I left another message on the ABCnews website:
I’ve been thinking about this all morning. For my family of 8 total by using stretchers like bread crumbs and vegetables, and making chilies and soups, tacos, and salads. I could create meals for about 6 weeks with 50 pounds of hamburger. When you look at it that way, trying to eat that in one meal no longer seems like any kind of “fun”.
And so a plan was hatched. My children not being new to my history of crazy plans, (we’ve decluttered the house and removed 5,000 pounds of stuff and we’ve had a Holiday celebration on a budget of 0.00) all rolled their eyes. Mom is up to it again murmured the oldest one. But when I explained to them about the article and how that 50 pounds of meet could be used for so much more instead of just being wasted like that on two people they started to get interested.
We could make chili said one, mini hamburgers, add it to red sauce and pasta said the others. Before long we had a list of meals that could be made from those 50 pounds of beef.
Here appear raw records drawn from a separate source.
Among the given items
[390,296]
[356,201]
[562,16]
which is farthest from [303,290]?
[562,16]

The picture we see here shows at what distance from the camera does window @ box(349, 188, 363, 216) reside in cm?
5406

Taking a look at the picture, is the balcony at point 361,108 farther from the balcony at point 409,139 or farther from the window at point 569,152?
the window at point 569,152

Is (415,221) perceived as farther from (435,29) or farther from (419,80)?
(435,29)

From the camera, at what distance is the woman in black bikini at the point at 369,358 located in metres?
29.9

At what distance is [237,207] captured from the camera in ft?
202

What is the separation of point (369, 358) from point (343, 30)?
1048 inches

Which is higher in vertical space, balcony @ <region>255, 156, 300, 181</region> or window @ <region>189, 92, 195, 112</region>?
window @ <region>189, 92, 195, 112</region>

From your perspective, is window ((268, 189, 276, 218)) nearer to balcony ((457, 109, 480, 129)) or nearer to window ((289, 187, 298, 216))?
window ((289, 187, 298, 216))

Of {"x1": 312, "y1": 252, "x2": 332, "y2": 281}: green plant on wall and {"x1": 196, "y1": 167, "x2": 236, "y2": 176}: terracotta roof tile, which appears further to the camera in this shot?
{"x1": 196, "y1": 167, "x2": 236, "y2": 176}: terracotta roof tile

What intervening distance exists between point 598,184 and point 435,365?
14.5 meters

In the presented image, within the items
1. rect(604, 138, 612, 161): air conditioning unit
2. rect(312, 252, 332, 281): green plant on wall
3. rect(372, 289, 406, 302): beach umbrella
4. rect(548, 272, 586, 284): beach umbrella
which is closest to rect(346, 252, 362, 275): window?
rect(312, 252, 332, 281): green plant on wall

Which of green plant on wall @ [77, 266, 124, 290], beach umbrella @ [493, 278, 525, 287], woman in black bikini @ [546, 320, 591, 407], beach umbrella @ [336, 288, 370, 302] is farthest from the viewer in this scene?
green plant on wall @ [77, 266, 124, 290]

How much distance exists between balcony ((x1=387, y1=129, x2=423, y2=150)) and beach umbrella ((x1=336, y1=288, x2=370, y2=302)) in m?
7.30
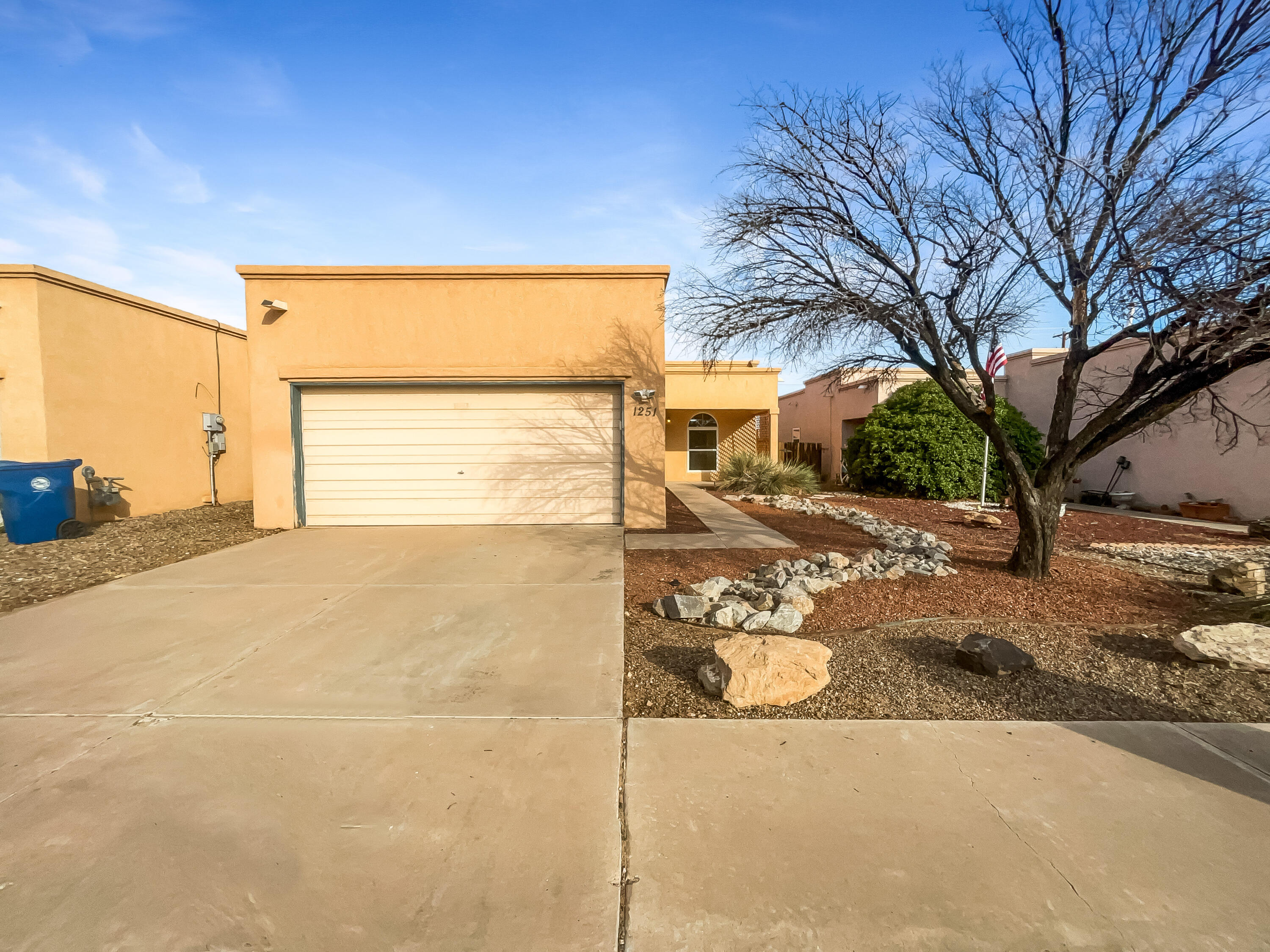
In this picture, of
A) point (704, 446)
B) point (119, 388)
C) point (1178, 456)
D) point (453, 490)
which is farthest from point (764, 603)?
point (704, 446)

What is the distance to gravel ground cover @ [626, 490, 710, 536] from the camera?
9.93 metres

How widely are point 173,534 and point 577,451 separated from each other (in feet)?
20.7

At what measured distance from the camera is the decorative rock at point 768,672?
3.60 meters

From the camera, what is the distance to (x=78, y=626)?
507 centimetres

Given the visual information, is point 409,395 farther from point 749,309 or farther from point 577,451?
point 749,309

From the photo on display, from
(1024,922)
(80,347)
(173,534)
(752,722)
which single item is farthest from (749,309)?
(80,347)

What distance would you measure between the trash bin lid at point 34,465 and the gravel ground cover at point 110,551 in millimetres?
1046

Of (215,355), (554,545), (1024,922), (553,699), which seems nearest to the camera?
(1024,922)

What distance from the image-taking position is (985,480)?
13.6 metres

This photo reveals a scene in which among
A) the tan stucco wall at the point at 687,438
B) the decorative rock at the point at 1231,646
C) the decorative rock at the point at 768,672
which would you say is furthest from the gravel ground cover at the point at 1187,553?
the tan stucco wall at the point at 687,438

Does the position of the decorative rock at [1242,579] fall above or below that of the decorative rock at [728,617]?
above

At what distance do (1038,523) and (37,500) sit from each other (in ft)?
41.2

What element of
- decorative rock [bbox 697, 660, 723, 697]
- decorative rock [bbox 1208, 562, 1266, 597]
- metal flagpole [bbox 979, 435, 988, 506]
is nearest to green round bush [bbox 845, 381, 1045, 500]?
metal flagpole [bbox 979, 435, 988, 506]

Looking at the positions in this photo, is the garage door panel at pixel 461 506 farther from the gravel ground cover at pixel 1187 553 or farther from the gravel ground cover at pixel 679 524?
the gravel ground cover at pixel 1187 553
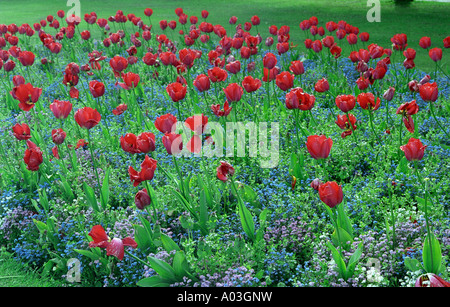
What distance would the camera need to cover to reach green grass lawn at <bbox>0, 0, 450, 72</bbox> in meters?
9.02

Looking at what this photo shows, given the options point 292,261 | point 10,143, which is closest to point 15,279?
point 292,261

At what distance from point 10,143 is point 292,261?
340 cm

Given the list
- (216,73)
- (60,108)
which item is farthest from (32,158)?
(216,73)

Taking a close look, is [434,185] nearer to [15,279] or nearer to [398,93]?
[398,93]

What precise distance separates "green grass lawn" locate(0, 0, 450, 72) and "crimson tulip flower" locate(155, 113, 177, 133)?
4.96m

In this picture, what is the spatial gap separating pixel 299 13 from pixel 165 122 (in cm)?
→ 976

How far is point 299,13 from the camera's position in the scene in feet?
38.8

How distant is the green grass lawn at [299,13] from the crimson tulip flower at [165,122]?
16.3 ft

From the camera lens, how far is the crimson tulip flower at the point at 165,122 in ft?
9.33

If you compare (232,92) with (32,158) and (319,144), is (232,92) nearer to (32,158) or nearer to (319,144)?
(319,144)

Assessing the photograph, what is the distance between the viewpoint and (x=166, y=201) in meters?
3.33

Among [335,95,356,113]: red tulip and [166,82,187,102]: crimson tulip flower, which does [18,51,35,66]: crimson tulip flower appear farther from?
[335,95,356,113]: red tulip

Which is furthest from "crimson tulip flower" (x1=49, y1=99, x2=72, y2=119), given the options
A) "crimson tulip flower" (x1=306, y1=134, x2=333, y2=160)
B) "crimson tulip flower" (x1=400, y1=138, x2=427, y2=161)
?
"crimson tulip flower" (x1=400, y1=138, x2=427, y2=161)

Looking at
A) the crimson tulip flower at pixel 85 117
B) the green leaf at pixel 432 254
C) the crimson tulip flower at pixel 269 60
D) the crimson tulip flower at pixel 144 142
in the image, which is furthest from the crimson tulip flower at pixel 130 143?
the crimson tulip flower at pixel 269 60
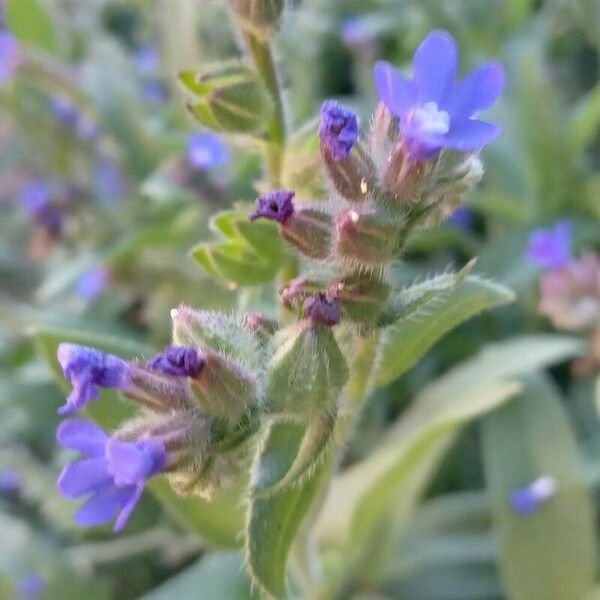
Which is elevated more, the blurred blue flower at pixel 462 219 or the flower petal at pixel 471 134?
the blurred blue flower at pixel 462 219

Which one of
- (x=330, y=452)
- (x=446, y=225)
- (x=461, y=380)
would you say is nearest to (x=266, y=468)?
(x=330, y=452)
So let’s try it I said to the kids. With a small amount of reluctance they and my husband all agreed.
So this is what I am going to do. I’m going to buy 10 pounds of beef at a time and repackage it to 8 one pound and 4 half pound servings which will then be frozen. I can add fillers and of course sides but the burger will be the only meat used in each meal.
I’ll record the recipes, the reactions, and the cost of the meals for each day. It is my hope that my kids and others out there will see how wasteful a restaurant food challenge is and how thrifty a creative mom can be.